Invalid form of an argument Modus ponens, that is [(A→B) and A, therefore B], is a valid argument.
If we use the form (1) [(A→B) and B, therefore A], the argument is no longer valid because for the assignment [A = False, B = True], we have the premises (A→B) and B both true but the conclusion A false.
It is said that propositional logic must hold only for the form of the arguments, not for the meaning of the propositions.
But try using A = "Today is Saturday", B = "Tomorrow is Sunday".  The assignment [A = False, B = True], which makes the argument invalid, is not possible, because A and B can only be both true or both false. So argument (1) becomes valid? It seems like a small question but if you think about it, it is fundamental.
 A: The validity of an argument gauges not the truth of the conclusion, but whether a false conclusion can result from premises that are all true. If yes, the argument is deemed invalid; otherwise—since there is no case whereby all the premises are true yet the conclusion is false—its corresponding conditional must be logically valid (in propositional calculus, this means a tautology).
Argument (1)—its form is called “affirming the consequent”—is invalid, because its corresponding conditional $((A\rightarrow B)\land B)\rightarrow A$ is not a tautology, since it is false for $A$ False and $B$ True.

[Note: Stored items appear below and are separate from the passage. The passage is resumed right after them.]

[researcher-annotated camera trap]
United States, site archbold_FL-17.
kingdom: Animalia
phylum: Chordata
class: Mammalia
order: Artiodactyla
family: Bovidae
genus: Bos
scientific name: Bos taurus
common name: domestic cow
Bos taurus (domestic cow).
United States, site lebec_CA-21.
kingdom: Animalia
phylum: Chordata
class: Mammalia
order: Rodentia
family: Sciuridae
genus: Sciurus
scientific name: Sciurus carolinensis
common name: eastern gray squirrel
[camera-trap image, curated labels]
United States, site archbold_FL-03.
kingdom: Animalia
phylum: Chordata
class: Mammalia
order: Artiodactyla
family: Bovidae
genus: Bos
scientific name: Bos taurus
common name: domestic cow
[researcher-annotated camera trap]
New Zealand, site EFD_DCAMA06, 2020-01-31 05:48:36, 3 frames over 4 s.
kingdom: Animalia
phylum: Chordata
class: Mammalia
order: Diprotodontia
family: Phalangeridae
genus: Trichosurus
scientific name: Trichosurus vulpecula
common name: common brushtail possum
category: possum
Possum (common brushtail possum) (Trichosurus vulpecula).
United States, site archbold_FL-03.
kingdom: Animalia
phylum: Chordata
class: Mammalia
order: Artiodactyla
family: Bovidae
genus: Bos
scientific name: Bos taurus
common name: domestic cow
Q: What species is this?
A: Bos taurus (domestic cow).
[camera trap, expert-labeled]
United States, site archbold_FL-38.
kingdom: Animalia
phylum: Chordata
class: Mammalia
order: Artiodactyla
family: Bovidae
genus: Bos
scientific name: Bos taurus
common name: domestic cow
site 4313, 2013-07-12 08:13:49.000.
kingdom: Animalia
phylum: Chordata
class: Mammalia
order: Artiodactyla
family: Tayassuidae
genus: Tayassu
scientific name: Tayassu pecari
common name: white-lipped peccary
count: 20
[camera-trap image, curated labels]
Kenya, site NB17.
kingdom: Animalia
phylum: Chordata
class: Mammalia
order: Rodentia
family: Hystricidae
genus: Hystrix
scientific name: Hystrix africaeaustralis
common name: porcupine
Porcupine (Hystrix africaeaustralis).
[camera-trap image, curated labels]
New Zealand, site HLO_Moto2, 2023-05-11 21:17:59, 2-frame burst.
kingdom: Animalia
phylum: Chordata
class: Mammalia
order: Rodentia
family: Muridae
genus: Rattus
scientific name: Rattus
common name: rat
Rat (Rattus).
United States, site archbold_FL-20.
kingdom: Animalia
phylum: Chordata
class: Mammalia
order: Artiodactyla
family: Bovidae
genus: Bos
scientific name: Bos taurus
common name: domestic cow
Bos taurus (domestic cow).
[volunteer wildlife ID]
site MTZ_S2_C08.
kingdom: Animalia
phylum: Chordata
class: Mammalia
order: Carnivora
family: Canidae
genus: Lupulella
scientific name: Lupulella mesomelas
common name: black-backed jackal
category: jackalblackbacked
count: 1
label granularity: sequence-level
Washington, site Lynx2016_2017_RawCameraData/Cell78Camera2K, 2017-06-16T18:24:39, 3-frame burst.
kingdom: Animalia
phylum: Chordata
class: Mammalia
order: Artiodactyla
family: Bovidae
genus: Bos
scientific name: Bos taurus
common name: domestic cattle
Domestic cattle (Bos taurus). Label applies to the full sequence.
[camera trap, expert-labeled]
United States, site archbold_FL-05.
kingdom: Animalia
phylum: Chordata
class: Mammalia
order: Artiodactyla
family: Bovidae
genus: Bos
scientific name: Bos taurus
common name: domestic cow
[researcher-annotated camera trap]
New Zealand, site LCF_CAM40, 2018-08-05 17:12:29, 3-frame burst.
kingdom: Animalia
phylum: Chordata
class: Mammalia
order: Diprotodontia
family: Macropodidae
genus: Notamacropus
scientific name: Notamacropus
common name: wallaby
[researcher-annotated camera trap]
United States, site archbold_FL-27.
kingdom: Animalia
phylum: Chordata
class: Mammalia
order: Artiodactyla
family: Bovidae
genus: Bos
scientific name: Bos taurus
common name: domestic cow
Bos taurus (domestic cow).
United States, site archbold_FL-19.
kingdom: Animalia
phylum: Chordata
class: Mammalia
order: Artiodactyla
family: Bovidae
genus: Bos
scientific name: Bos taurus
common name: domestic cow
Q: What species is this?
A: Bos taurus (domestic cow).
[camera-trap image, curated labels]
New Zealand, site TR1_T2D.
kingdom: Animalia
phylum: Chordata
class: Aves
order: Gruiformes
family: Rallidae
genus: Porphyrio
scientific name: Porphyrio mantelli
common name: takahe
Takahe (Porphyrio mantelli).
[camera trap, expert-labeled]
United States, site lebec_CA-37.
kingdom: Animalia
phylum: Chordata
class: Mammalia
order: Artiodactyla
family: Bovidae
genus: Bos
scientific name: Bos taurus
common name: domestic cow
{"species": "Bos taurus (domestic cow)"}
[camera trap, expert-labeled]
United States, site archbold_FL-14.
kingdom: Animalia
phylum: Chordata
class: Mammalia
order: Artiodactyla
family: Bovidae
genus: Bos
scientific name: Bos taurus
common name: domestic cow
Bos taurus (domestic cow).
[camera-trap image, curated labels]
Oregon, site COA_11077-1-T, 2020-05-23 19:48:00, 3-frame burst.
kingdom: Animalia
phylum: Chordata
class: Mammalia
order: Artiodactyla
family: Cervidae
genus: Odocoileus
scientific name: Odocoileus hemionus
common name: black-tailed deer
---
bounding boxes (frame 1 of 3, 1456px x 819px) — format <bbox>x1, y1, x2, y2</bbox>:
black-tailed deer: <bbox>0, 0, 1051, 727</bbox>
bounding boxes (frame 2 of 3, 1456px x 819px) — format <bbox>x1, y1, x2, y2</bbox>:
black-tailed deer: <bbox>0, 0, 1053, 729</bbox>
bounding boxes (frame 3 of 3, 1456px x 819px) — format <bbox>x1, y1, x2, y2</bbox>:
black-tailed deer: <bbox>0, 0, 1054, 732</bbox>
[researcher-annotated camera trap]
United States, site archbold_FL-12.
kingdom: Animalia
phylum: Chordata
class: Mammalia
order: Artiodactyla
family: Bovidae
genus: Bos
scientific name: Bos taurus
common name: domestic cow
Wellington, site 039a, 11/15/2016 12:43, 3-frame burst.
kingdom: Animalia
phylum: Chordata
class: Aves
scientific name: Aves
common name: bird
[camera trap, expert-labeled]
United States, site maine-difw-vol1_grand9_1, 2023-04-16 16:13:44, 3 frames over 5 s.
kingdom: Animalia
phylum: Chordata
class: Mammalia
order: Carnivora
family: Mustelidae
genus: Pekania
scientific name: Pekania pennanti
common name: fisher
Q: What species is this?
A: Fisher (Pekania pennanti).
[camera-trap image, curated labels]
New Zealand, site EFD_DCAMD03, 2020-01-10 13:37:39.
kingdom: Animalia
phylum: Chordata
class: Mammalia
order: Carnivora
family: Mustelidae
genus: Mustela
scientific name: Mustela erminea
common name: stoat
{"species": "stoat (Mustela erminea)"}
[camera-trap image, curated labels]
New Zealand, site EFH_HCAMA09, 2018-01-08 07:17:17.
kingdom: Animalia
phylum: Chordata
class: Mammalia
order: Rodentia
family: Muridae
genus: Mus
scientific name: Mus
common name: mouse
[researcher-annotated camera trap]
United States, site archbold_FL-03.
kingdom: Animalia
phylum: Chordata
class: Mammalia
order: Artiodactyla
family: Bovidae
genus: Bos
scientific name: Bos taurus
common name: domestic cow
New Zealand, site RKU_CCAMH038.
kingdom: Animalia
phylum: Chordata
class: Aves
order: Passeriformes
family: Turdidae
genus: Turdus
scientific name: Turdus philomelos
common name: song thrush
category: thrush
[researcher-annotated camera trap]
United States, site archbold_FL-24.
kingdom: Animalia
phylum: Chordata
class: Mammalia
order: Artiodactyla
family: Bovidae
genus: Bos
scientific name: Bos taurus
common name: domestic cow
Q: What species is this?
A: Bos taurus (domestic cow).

The fact that when $A$ and $B$ are “Today is Saturday” and “Tomorrow is Sunday”, respectively, the conditional $((A\rightarrow B)\land B)\rightarrow A$ is true (weaker than tautologically true, i.e., true regardless of interpretation of $A$ and $B$) is just a peculiarity of this tautologically-equivalent choice of $A$ and $B.$ However, this doesn't affect argument (1)'s validity, which, as you correctly observe, depends on its form, not its atomic propositions' meanings.